### Texto de referencia:
--

Luis Alberto García / Moscú
- Mijaíl Gorbachov renunció el 25 de diciembre de 1991.
- Dudas razonables sobre el presidente de la “perestroika”.
- De familia campesina, se impuso a la gerontocracia burocrática.
- La Nueva Rusia nació en medio de la incertidumbre.
- Una amarga Navidad dio paso a un periodo caótico.
- Borís Yeltsin paró un golpe de Estado y fue el líder de la ex URSS.
El 25 de diciembre de 1991, Mijaíl Gorbachov, considerado el gran
reformador de la Rusia comunista, vivía sus últimas horas en el Kremlin al
llegar a su fin el régimen que, desde
1917, había desempeñado un papel clave en la historia del siglo XX: el sistema
económico y político impuesto por los bolcheviques desaparecía; pero dejó una secuela
que no sería posible soslayar en lo inmediato.
Atrás quedaba –“definitivamente”, decían
los politólogos y especialistas- la falta de libertades políticas, económicas,
culturales y de movimiento, y continuaba el cada vez más difícil tránsito, que había
comenzado seis años antes con Mijaíl Gorbachov, hacia un futuro basado en un
sistema que aspiraba, pretendía y quería ser democrático.
Cuando Gorbachov se convirtió en secretario
general del Partido Comunista de la Unión Soviética (PCUS) y dirigente máximo
del país en marzo de 1985, la comunidad internacional, sus dirigentes y
observadores presagiaron el advenimiento de una nueva era, en una inmensidad
geográfica que había sido gobernada por dictadores absolutos y burócratas
inmovilistas desde el triunfo de la Revolución bolchevique.
Existían dudas razonables: ¿Gorbachov,
nacido en Privolnoye en 1931 en el seno de una familia campesina, representaba
o no un rompimiento con el pasado? ¿Acaso sería él, el joven que participó en
numerosos cargos en el PCUS hasta llegar al Politburó en 1980, quien abriría el
camino a las libertades, augurando además una posible distensión en el ámbito
internacional?
Su éxito político se debió, sin duda, a su
inteligencia, ambición y buena relación con los poderosos líderes del pasado,
destacadamente Yuri Andrópov, cuyas conflictivas y sinuosas liturgias
burocráticas, protocolos y códigos no escritos, Gorbachov se encargó de ir
desmantelando uno a uno.

--

### Datos registrados:
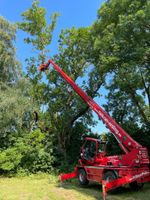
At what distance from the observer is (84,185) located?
40.4ft

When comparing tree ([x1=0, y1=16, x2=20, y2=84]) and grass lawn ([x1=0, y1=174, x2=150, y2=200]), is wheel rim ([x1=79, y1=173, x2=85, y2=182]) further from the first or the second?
tree ([x1=0, y1=16, x2=20, y2=84])

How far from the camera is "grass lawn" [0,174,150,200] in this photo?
392 inches

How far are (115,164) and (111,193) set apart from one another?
1085 millimetres

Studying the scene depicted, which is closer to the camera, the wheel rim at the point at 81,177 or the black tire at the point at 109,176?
the black tire at the point at 109,176

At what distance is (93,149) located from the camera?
12.3 m

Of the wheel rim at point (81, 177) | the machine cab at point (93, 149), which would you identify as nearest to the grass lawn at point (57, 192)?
the wheel rim at point (81, 177)

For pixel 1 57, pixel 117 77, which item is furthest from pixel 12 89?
pixel 117 77

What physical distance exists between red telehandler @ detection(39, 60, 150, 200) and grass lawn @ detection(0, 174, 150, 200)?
0.39 meters

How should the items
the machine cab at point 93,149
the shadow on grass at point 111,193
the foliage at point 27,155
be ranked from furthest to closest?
the foliage at point 27,155 → the machine cab at point 93,149 → the shadow on grass at point 111,193

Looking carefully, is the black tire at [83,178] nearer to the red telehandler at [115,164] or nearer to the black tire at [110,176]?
the red telehandler at [115,164]

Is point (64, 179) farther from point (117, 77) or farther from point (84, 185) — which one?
point (117, 77)

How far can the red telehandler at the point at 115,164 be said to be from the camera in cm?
1038

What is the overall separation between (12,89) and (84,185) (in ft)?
25.7

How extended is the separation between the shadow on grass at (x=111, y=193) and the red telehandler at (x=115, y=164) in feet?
0.92
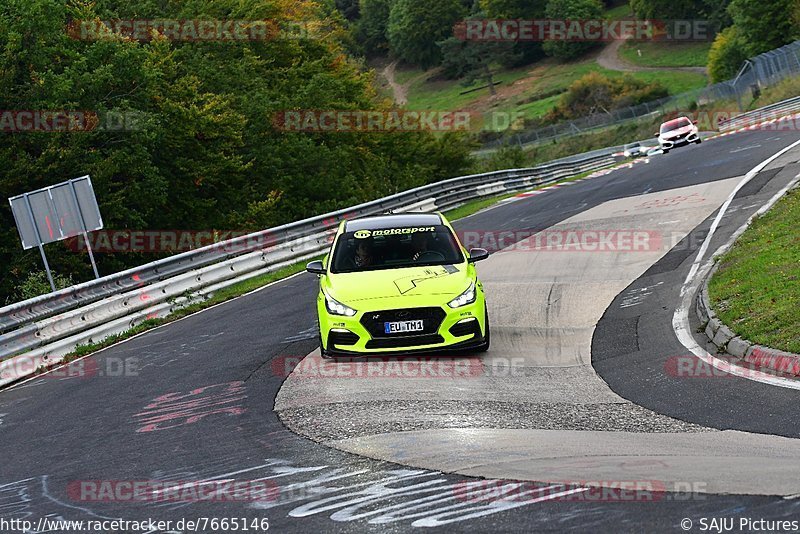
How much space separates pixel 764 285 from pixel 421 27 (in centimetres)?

--

### Qué se pide:
Según el texto sobre Gorbachov:
1. ¿En qué fecha renunció Mijaíl Gorbachov?
2. ¿Dónde y en qué año nació Gorbachov?
3. ¿En qué mes y año se convirtió en secretario general del PCUS?

### Respuesta del ejercicio:
1. El 25 de diciembre de 1991.
2. En Privolnoye, en 1931.
3. En marzo de 1985.